Voor de leden van de fractie van de PvdA is dit onderscheid een belangrijk punt in het voorliggende wetsvoorstel. Zij zijn van mening dat een onderscheid moet worden gemaakt tussen behandelingen voor chronisch zieken met een bestaande indicatie en de overige behandelingen. Zo zou het voor een chronisch zieke patiënt met bijvoorbeeld een aandoening als nierinsufficiëntie, bij de inwerkingtreding van dit wetsvoorstel niet meer mogelijk zijn in de zomer met het hele gezin voor vakantie of familiebezoek een aantal weken naar Marokko te gaan, aangezien een nierdialyse één of meerdere malen per week in dat land niet meer zou worden vergoed. Is dat de bedoeling van de regering?

De leden van de fractie van de PvdA vragen waarom dergelijke behandelingen als een dialyse, zoals deze plaatsvindt in Nederland, niet ook in een ander land plaats zou kunnen vinden? Op welke manier is er sprake van extra kosten wanneer patiënten met een dergelijke aandoening de behandeling in landen buiten Europa zouden ondergaan? Wat betekent het wetsvoorstel dan voor de (extra) kosten die voor de zorg van deze patiënten worden gemaakt? Hoe liggen de kosten voor dergelijke behandelingen voor chronisch zieken met een bestaande indicatie in landen die buiten de dekking zullen vallen ten opzicht van de kosten in Nederland? Kan hiervan een overzicht worden gegeven? Kan daarnaast een schatting worden gegeven van het aantal behandelingen voor chronisch zieken dat buiten Europa plaatsvindt, en om welke structurele behandelingen het precies gaat, waarbij het nodig is om bijvoorbeeld wekelijks de behandeling te ondergaan?
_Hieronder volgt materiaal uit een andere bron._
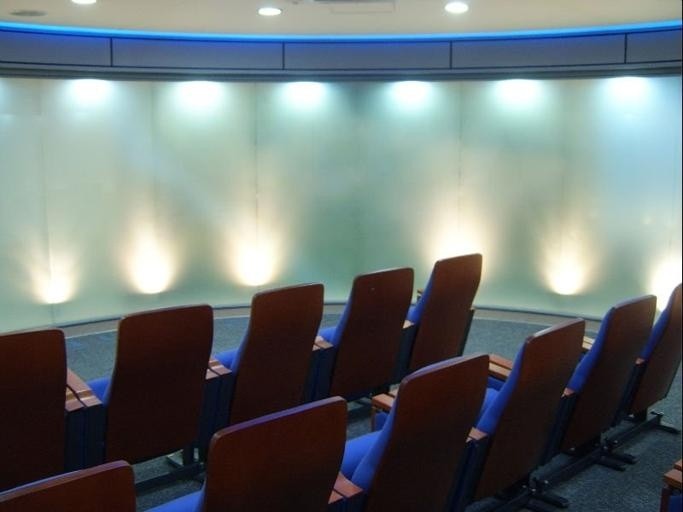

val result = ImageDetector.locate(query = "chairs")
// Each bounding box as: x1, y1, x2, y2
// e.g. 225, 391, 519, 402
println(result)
1, 253, 682, 510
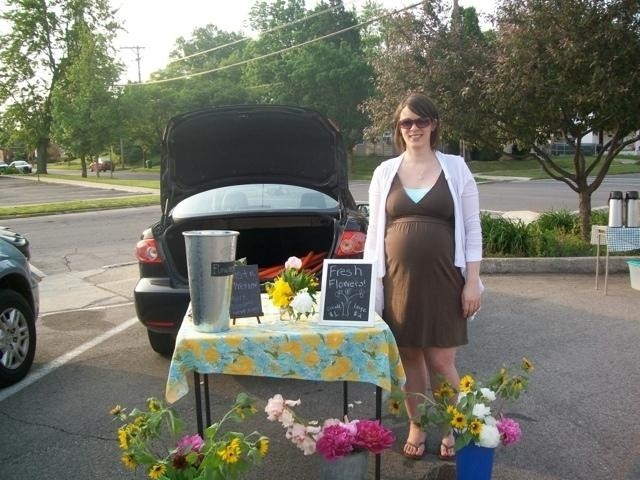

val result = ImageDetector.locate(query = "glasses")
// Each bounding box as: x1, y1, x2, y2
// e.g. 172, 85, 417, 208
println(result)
399, 118, 431, 128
De leden van de fractie van de PvdA zijn van mening dat voor chronisch zieken die op grond van een bestaande medische indicatie in het buitenland een behandeling moeten ondergaan die zij anders ook in Nederland vergoed zouden krijgen, de werelddekking behouden moet blijven voor de zorg uit het basispakket. Dit achten deze leden een noodzakelijke aanpassing van het wetsvoorstel. Voor mensen die noodzakelijke zorg nodig hebben wordt het anders niet mogelijk om in het buitenland te verblijven. Op dit punt dienen de leden van de fractie van de PvdA dan ook een amendement in, waarin wordt voorgesteld dat de werelddekking behouden blijft voor chronisch zieken die op grond van een bestaande medische indicatie zorg uit het basispakket in het buitenland ontvangen.

Zij vragen wat dit wetsvoorstel betekent voor palliatieve zorg in het buitenland. Valt deze zorg ook met de inwerkingtreding buiten de dekking van de zorgverzekering wanneer deze zorg buiten Europa wordt verleend? Zij zijn van mening dat, wanneer er een wens bestaat om te sterven in het land van herkomst, dit zou moeten kunnen en deze zorg zou moeten worden vergoed. Op welke manier is deze mogelijkheid in voorliggend voorstel geregeld?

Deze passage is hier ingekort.